Owen Smith's revival of the graduate tax idea is the latest attempt to find an ugly compromise between tuition fees and free education. Politicians need to chose one or the other, argues Will Cooling.
This article is more than 7 years old

Will Cooling has ten years of experience within higher education policy and is also a freelance writer.

Student finance has been back in the newspapers this week, with the government being criticised for increasing tuition fees and scrapping maintenance grants. As part of his re-election campaign, Jeremy Corbyn seized the moment to restate his commitment to free education, promising to scrap tuition fees and cancel student debt. Much to my horror, his opponent Owen Smith, responded by proposing a graduate tax, a bad idea that refuses to die.

When a graduate tax was being considered by those close to Gordon Brown in the early noughties, it had a clear a selling point to students. At the time access to tuition fee loans was means-tested, meaning that some students had to pay for tuition at the point of delivery. The graduate tax was a route to avoid this, with all students paying for their higher education after graduation. However, it proved not to be the only option, with the post-2012 system making tuition fee loans available to all students. As a result, in terms of taking payments, the current tuition fee regime is identical to a graduate tax; students don’t pay for university, graduates do.

The attraction to graduates was removed even earlier. In theory, a graduate tax is preferable to tuition fees, because graduates don’t have to worry about earning enough to meet their monthly student debt repayments as they will only ever be asked to pay back a proportion of their income. Of course, since the very start of English tuition fees, repayments have been income contingent, so removing the danger that non-working or poor graduates will be stuck with student debt bills they cannot afford to pay. Again the lack of any practical differences between the current student finance regime and a graduate tax is extraordinary; debt repayments are taken through PAYE as if they were actually a tax.
^^^^
= Tasks for this exercise =
A: According to the student finance article, how are student debt repayments collected?
B: Write the next part of the student finance article, picking up after its final sentence.

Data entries
^^^^
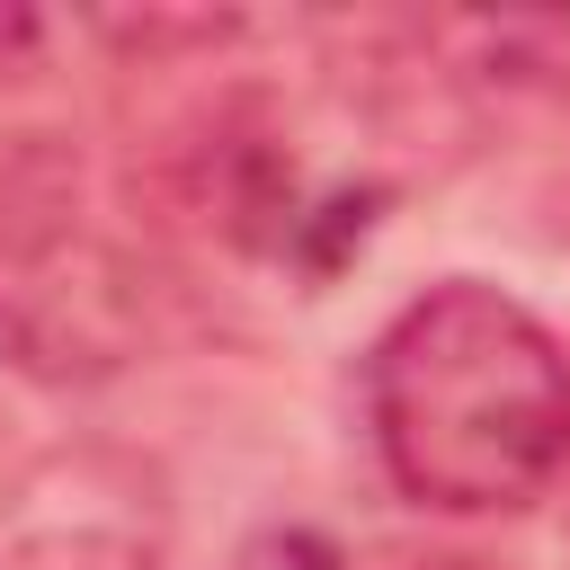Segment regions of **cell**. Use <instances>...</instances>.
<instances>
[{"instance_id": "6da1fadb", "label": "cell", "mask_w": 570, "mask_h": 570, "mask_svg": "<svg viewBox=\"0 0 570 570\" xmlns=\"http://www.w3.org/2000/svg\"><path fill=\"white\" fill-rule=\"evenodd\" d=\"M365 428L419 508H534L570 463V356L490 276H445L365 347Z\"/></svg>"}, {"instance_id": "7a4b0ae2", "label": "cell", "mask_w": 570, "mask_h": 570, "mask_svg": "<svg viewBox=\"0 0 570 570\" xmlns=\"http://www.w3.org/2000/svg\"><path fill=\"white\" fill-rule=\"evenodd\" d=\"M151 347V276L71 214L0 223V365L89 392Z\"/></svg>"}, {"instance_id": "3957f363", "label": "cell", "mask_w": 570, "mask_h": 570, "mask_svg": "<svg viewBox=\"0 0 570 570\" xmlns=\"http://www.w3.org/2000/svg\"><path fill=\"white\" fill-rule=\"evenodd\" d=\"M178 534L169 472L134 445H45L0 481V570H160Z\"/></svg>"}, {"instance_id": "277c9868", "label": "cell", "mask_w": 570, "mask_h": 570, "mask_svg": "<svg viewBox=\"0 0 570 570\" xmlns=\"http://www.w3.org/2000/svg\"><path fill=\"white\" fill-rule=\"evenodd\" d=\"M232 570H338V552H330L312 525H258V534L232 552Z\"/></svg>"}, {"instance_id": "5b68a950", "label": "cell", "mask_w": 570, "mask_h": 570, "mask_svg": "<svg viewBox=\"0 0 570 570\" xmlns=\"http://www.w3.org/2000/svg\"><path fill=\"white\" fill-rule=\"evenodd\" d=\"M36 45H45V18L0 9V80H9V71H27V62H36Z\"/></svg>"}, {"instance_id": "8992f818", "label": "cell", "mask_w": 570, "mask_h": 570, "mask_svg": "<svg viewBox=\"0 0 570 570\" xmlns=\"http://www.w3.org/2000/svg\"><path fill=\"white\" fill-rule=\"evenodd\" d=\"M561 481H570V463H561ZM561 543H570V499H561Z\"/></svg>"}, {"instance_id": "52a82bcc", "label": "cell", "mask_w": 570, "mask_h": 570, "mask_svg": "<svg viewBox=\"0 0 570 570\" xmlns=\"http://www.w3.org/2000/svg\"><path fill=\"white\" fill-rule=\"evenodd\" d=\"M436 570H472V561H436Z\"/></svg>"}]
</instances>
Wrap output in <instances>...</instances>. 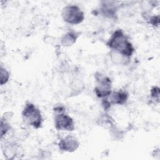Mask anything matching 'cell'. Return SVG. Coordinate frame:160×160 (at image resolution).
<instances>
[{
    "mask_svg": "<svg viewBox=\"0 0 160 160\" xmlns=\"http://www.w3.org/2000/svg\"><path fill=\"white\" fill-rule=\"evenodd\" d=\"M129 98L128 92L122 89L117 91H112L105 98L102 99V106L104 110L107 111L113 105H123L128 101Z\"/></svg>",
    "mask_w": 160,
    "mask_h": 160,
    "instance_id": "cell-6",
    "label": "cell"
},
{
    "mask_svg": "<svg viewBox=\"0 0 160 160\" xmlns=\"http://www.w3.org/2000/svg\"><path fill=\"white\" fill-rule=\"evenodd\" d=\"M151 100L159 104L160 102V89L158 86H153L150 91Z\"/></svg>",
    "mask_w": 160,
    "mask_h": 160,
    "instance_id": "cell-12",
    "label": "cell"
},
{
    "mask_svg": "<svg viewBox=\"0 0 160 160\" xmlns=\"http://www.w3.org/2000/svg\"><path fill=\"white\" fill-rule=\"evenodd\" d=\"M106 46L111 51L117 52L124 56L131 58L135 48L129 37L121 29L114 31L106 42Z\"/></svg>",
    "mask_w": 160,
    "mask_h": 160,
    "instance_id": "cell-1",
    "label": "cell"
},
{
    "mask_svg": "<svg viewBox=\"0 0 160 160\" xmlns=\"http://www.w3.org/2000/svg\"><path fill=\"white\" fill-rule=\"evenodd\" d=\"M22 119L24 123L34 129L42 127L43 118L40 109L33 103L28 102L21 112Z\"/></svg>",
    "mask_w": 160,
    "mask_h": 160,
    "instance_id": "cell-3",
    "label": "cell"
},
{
^^^^
= Responses per task =
A: They are taken through PAYE, as if they were actually a tax.

B:
These tweaks to tuition fees have lessened the force of one of the strongest arguments against a graduate tax: that students could avoid paying simply by leaving the country. The current system’s reliance on HMRC to collect student debt makes it vulnerable to the same problem, as the ongoing problems surrounding collecting EU student debt demonstrates. That said, at least those graduates have an outstanding debt that Student Finance England can seek to collect. Unless all students could be made to sign a legally binding contract to tithe their future income, the government would have no recourse to force those working outside the UK to pay their graduate tax, nor any ability to backdate.

The signature benefits of a graduate tax may have been removed, but at least students would pay less, right? Wrong! The choice between a graduate tax or tuition fees, is not whether students should pay for their higher education but how this contribution should be collected. If Owen Smith simply wanted students to pay less then he could have used higher public investment to reduce tuition fees, make the repayment terms more generous or reintroduce maintenance grants.

Indeed, many students would pay much more under a graduate tax. It’s very hard to see anyone’s monthly contributions being significantly reduced given that low-income and non-working graduates are already protected by the £21,000 threshold. But removing a nominal debt amount from the calculation means that Student Finance England can keep collecting from richer graduates long after they’ve paid back the cost of their own higher education. That’s fairer but in an unusually brutal way for what is pitched as a moderate alternative to free education.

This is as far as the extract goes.